Motivated by the vast number of studies using FSM, regular expressions, and graph traversal for program testing, we advantage these concepts in generating test sequences not for software verification but for fuzzing strings, where methods based on FSM and structural analysis are not well investigated. We observe that the input validators of websites are usually developed by regular expressions, and creating fuzzing strings systematically and regularly is a challenging problem. In this study, we propose combining regular expressions, FSM, and graph traversal techniques to construct a systematical test pattern generator. The main advantage of our proposal is to use both FSM and the negated FSM to generate both valid and invalid test patterns. In addition, the automated generating mechanism can mimic the misdesigned scenarios of engineers. Thus, our fuzzer can accept formal expressions of input strings and automatically generate fuzzing strings and a series of weak validators. Our framework also consists of a series of fuzzing procedures, including producing injection sequences, fuzzing targets, and filtering and identifying potential vulnerabilities. According to our methods, we assert that our proposal could help the state-of-the-art fuzzing to reduce both mental efforts of developers and time consumption of conducting large-scale webpage injection testing.
3. Fuzzing Framework for HTML5
In this section, we present our design of a fuzzing framework for HTML5 websites. We concentrate on the input attributes because they are the most common channels for users to communicate with web servers by using forms and input elements.

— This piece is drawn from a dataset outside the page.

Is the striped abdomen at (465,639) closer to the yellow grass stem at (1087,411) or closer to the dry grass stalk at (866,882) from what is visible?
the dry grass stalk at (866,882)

To construct a smart fuzzing framework for HTML5, we start by investigating the newly defined input attributes in HTML5. Even though more types of input attributes are supported in HTML5 and well implemented in popular browsers, potential injection could be conducted if the crackers do not follow the corresponding user interface to enter values. A practical attack is via sending HTTP requests.
To detect such weakness of these websites, our framework consists of five major modules: (1) a webpage traversal to visit all available pages of a website, (2) a webpage analyzer to investigate entries that would be channels for injecting websites, (3) a test pattern generator to automatically produce test inputs corresponding to the attribute of each input element, (4) an intelligent injector for conducting fuzzing using HTTP requests and collecting responses from servers, and (5) a result filtering module to aggregate and filter the large-scale results from fuzzing. The infrastructure of our system is shown in Figure 1. We describe each component in detail as follows.